## WHAT YOU NEED TO DO
Beginning at the line that includes "genus: Tragelaphus", return each line exactly through the end of the listing, and no line before it.

## RECORDS FOR THIS TASK

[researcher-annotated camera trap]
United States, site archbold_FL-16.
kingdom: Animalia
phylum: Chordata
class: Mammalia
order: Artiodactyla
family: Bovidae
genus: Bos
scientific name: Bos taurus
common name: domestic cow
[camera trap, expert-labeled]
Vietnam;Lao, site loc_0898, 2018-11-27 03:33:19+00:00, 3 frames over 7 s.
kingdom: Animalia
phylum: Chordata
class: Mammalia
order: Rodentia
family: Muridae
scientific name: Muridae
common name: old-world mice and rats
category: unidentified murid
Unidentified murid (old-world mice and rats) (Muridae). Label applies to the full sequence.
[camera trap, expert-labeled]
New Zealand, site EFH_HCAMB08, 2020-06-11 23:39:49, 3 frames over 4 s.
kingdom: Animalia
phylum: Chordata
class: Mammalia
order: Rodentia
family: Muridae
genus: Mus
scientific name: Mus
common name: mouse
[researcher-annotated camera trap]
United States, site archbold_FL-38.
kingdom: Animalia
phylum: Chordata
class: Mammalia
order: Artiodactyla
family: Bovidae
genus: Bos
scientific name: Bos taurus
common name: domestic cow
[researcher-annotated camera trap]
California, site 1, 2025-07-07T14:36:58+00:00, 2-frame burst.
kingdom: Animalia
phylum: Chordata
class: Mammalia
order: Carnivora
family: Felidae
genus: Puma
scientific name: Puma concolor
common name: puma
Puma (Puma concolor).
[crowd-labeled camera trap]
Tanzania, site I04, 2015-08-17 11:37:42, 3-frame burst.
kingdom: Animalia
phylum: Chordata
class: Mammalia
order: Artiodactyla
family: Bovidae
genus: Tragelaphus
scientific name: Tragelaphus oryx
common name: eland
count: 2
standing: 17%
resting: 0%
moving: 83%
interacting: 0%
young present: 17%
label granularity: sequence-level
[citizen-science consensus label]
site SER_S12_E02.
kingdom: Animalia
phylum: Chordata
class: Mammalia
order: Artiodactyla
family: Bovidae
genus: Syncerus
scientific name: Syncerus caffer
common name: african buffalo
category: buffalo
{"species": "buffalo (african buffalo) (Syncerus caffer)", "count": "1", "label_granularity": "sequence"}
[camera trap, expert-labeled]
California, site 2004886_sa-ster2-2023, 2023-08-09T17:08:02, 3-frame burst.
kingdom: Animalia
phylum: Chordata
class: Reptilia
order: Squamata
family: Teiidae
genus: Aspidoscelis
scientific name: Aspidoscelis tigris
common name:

## YOUR RESPONSE
genus: Tragelaphus
scientific name: Tragelaphus oryx
common name: eland
count: 2
standing: 17%
resting: 0%
moving: 83%
interacting: 0%
young present: 17%
label granularity: sequence-level
[citizen-science consensus label]
site SER_S12_E02.
kingdom: Animalia
phylum: Chordata
class: Mammalia
order: Artiodactyla
family: Bovidae
genus: Syncerus
scientific name: Syncerus caffer
common name: african buffalo
category: buffalo
{"species": "buffalo (african buffalo) (Syncerus caffer)", "count": "1", "label_granularity": "sequence"}
[camera trap, expert-labeled]
California, site 2004886_sa-ster2-2023, 2023-08-09T17:08:02, 3-frame burst.
kingdom: Animalia
phylum: Chordata
class: Reptilia
order: Squamata
family: Teiidae
genus: Aspidoscelis
scientific name: Aspidoscelis tigris
common name:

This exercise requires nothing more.